Spatial relation data
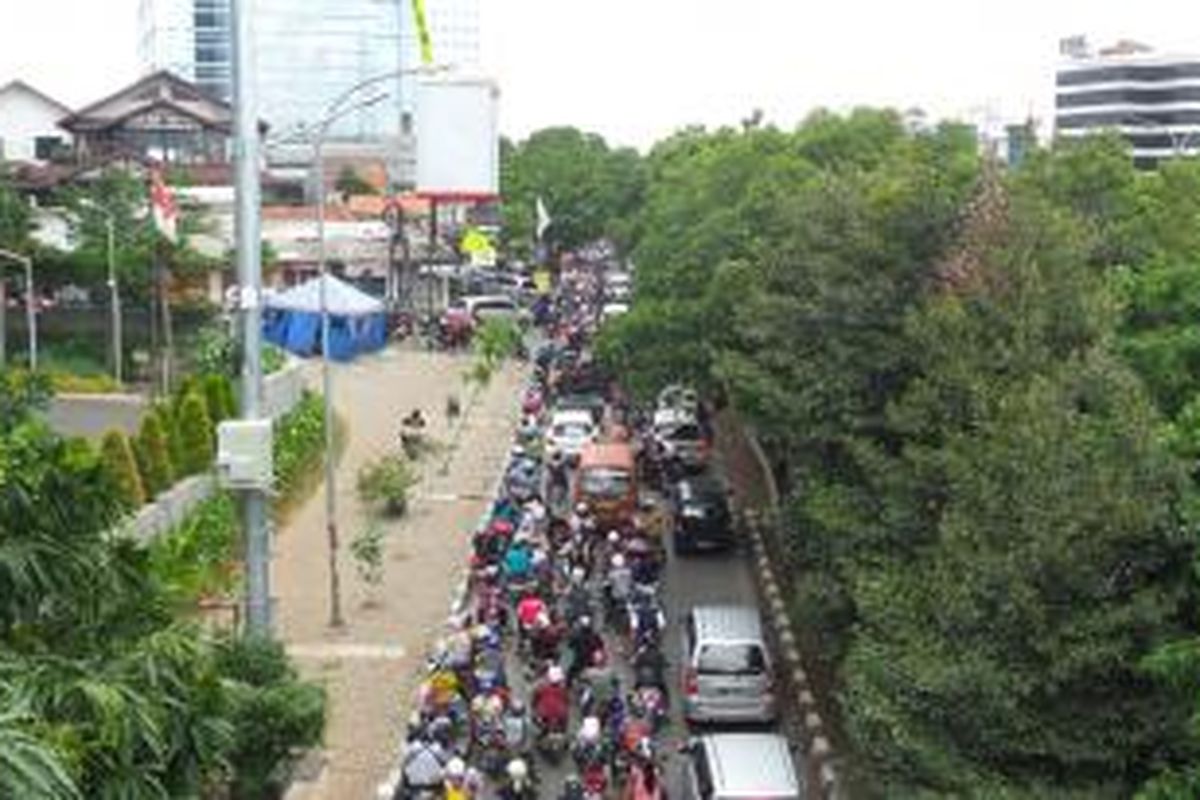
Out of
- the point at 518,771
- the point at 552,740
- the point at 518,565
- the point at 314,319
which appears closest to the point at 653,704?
the point at 552,740

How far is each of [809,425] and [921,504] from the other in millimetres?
4424

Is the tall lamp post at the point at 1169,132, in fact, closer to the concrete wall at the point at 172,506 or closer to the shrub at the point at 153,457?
the concrete wall at the point at 172,506

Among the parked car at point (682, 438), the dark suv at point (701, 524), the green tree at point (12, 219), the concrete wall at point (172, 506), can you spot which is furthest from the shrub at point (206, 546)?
the green tree at point (12, 219)

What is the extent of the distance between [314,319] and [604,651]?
3195 cm

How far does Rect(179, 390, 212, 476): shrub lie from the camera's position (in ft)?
98.9

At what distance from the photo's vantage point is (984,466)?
16.4m

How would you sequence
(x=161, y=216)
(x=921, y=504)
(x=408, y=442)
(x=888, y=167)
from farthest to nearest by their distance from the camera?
(x=408, y=442) < (x=161, y=216) < (x=888, y=167) < (x=921, y=504)

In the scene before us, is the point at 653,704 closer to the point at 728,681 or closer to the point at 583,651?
the point at 728,681

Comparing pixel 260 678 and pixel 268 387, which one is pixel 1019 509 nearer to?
pixel 260 678

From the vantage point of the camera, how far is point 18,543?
36.7 feet

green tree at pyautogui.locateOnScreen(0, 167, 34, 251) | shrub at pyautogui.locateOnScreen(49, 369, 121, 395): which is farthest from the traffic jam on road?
green tree at pyautogui.locateOnScreen(0, 167, 34, 251)

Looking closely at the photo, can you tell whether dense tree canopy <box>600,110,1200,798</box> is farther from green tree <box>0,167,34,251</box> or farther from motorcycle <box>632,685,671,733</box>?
green tree <box>0,167,34,251</box>

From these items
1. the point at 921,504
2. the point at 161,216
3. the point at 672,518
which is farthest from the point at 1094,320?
the point at 161,216

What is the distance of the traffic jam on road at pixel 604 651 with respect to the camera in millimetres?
18953
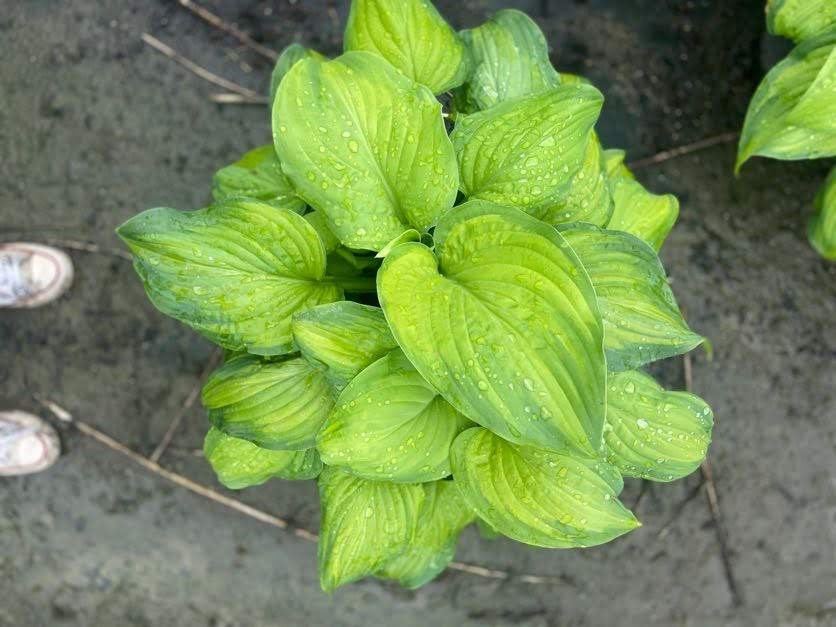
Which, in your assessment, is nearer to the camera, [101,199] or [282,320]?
[282,320]

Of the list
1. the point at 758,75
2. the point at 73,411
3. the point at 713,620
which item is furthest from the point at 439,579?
the point at 758,75

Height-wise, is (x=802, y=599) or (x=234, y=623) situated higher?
(x=802, y=599)

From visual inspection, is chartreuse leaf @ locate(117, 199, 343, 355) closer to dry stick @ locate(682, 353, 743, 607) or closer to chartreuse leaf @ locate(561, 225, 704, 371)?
chartreuse leaf @ locate(561, 225, 704, 371)

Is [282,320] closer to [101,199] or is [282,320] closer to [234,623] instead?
[101,199]

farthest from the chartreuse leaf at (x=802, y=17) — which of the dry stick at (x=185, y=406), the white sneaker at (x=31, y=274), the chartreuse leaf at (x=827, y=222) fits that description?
the white sneaker at (x=31, y=274)

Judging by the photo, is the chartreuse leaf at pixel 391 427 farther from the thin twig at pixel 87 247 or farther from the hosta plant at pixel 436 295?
the thin twig at pixel 87 247

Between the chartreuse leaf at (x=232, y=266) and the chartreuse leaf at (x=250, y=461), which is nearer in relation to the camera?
the chartreuse leaf at (x=232, y=266)
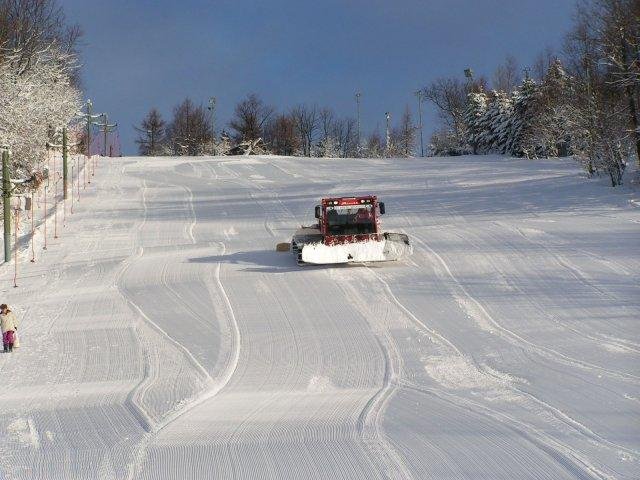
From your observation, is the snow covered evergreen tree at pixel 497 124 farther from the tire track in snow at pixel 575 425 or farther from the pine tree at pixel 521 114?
the tire track in snow at pixel 575 425

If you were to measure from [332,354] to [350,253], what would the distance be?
6.36m

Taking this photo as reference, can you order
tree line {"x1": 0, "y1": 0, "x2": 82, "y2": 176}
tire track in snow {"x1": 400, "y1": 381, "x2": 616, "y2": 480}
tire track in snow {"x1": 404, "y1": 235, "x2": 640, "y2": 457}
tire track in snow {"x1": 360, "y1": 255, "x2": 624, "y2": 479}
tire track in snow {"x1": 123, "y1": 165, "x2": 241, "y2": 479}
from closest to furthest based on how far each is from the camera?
tire track in snow {"x1": 400, "y1": 381, "x2": 616, "y2": 480} < tire track in snow {"x1": 360, "y1": 255, "x2": 624, "y2": 479} < tire track in snow {"x1": 404, "y1": 235, "x2": 640, "y2": 457} < tire track in snow {"x1": 123, "y1": 165, "x2": 241, "y2": 479} < tree line {"x1": 0, "y1": 0, "x2": 82, "y2": 176}

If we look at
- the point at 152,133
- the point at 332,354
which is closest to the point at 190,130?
the point at 152,133

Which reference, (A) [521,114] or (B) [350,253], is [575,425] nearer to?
(B) [350,253]

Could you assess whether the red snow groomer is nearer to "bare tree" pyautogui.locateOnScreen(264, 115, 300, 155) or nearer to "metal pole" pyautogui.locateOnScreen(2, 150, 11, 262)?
"metal pole" pyautogui.locateOnScreen(2, 150, 11, 262)

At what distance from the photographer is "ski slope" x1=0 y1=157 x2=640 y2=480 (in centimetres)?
746

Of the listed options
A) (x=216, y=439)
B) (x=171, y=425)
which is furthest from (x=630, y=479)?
(x=171, y=425)

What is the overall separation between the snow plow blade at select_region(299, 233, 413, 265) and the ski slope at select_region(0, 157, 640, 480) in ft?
1.28

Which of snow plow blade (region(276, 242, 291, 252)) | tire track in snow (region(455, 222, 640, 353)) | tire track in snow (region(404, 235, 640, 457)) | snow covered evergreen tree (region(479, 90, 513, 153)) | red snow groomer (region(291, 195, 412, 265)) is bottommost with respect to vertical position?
tire track in snow (region(404, 235, 640, 457))

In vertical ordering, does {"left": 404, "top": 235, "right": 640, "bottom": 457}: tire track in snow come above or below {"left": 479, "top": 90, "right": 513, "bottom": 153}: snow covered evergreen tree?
below

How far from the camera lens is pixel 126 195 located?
120 ft

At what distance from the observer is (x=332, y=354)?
12023mm

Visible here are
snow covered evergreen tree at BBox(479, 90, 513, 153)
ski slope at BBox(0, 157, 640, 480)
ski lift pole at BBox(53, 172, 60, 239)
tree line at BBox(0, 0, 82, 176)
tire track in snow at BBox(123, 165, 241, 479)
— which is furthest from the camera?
snow covered evergreen tree at BBox(479, 90, 513, 153)

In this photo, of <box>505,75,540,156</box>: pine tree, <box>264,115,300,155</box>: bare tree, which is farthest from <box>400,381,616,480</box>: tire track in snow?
<box>264,115,300,155</box>: bare tree
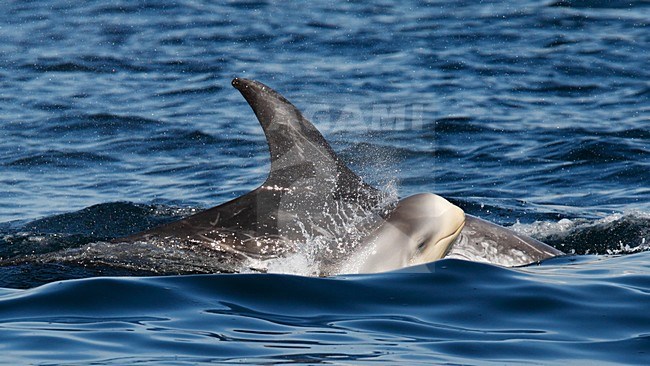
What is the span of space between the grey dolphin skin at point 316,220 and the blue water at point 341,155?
0.31m

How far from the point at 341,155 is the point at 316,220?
5593 mm

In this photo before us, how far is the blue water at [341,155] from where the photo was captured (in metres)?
6.48

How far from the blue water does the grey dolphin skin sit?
1.03ft

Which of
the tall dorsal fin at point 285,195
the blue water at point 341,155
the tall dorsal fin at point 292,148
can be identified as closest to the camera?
the blue water at point 341,155

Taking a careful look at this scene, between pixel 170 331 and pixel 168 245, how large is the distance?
103 inches

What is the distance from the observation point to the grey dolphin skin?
27.6 ft

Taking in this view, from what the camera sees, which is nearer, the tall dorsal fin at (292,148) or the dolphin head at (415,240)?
the dolphin head at (415,240)

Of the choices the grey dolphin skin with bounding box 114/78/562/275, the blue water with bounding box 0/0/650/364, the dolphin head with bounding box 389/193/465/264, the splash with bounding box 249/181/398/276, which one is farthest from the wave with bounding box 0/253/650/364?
the splash with bounding box 249/181/398/276

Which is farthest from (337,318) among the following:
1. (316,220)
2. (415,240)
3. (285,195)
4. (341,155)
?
(341,155)

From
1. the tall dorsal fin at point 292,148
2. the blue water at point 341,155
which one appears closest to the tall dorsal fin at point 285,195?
the tall dorsal fin at point 292,148

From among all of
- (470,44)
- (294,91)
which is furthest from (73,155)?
(470,44)

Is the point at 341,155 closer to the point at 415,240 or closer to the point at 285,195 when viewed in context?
the point at 285,195

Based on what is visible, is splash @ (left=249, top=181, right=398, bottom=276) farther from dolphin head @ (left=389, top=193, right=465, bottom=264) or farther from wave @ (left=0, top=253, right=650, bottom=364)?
wave @ (left=0, top=253, right=650, bottom=364)

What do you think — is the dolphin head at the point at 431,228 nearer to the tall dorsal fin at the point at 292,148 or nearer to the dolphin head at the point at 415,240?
the dolphin head at the point at 415,240
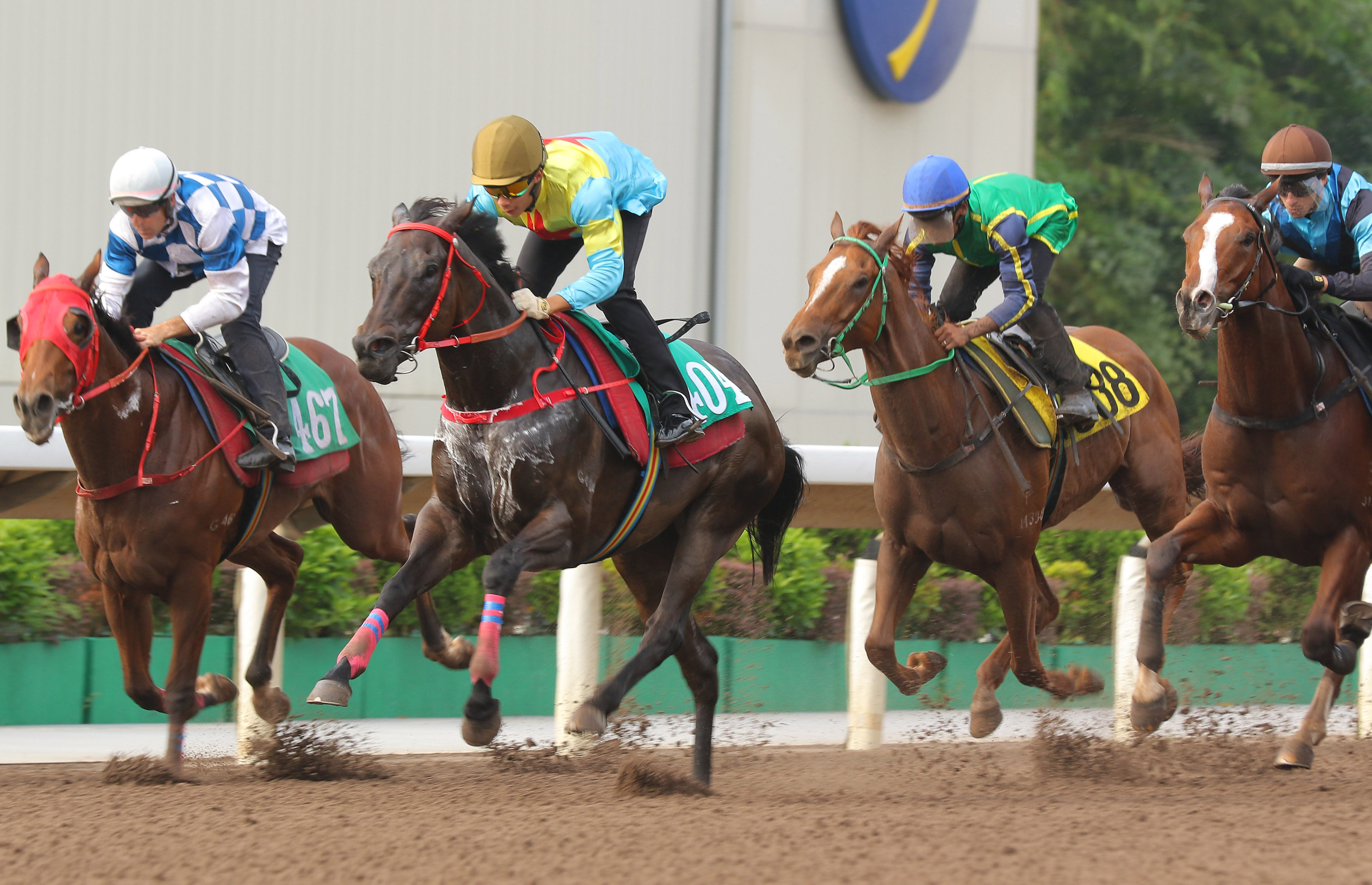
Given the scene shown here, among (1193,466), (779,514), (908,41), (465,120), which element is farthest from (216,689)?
(908,41)

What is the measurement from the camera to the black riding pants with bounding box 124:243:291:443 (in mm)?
5680

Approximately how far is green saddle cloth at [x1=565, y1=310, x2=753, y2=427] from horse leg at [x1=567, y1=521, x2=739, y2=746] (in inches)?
15.0

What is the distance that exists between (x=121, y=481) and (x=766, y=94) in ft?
20.9

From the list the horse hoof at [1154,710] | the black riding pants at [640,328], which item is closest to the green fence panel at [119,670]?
the black riding pants at [640,328]

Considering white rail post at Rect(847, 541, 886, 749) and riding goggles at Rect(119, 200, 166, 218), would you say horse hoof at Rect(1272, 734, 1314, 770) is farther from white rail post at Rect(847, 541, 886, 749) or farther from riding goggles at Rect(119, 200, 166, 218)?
riding goggles at Rect(119, 200, 166, 218)

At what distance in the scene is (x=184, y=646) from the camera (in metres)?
5.31

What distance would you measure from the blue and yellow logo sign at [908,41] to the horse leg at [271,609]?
603cm

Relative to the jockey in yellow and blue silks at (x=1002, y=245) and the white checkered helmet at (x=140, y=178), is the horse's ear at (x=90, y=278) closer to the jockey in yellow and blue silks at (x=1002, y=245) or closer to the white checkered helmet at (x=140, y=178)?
the white checkered helmet at (x=140, y=178)

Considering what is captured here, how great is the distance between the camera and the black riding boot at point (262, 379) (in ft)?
18.5

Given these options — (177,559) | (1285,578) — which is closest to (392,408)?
(177,559)

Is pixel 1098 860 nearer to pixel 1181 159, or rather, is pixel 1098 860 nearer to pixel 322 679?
pixel 322 679

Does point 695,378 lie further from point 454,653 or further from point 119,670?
point 119,670

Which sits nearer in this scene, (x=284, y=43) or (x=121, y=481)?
(x=121, y=481)

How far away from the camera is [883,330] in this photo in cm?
534
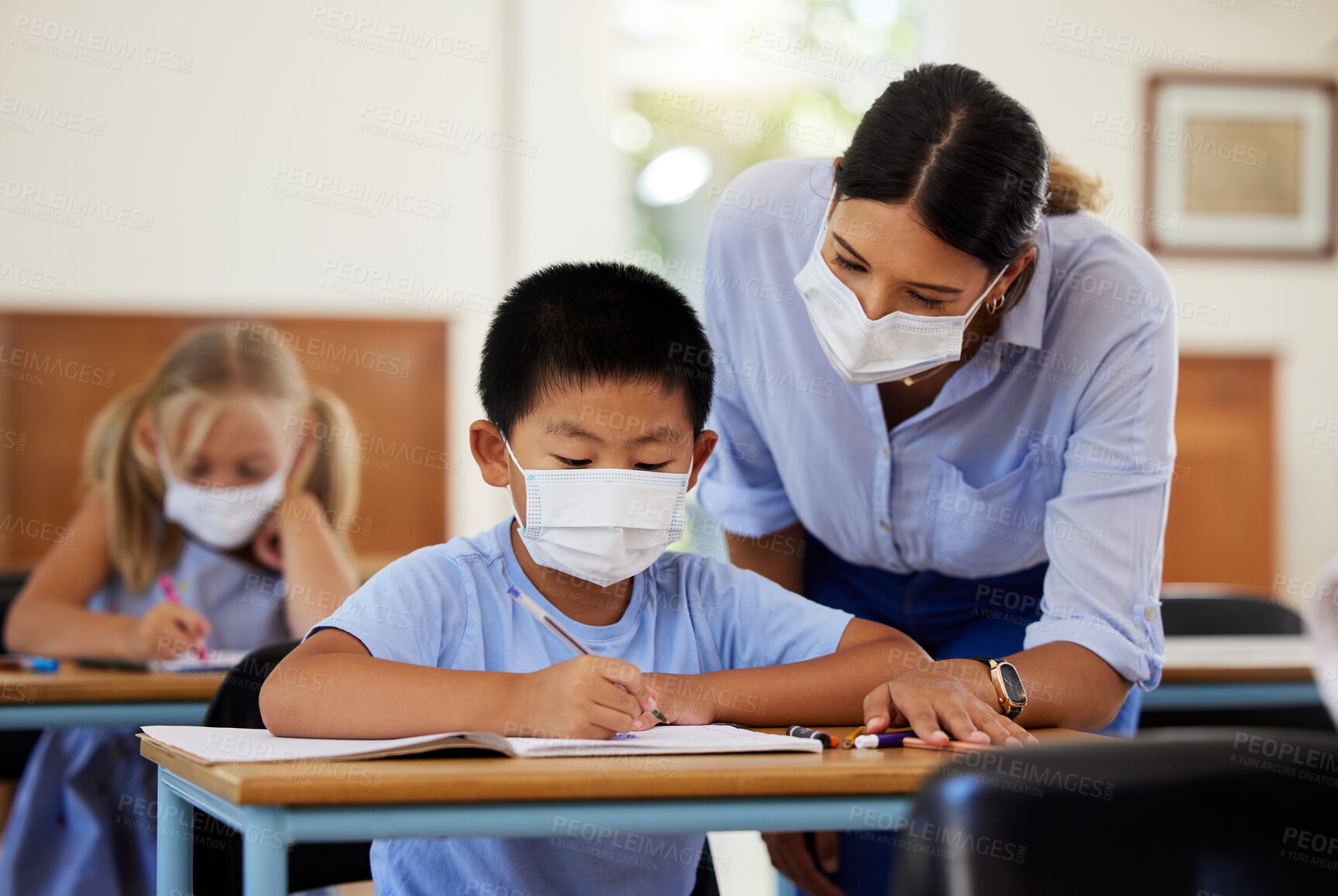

- **Your goal**
Locate each line in the records above that contains the string "Taking" with the same capitalization, and copy those lines.

- **The result**
Taking this photo as reference, can you order
Taking a careful look at this scene, between pixel 170 331 and pixel 168 245, how large is the distance?
Taking in this view, from what the camera sees, which is nearer, the tall dorsal fin at (292,148) or the dolphin head at (415,240)?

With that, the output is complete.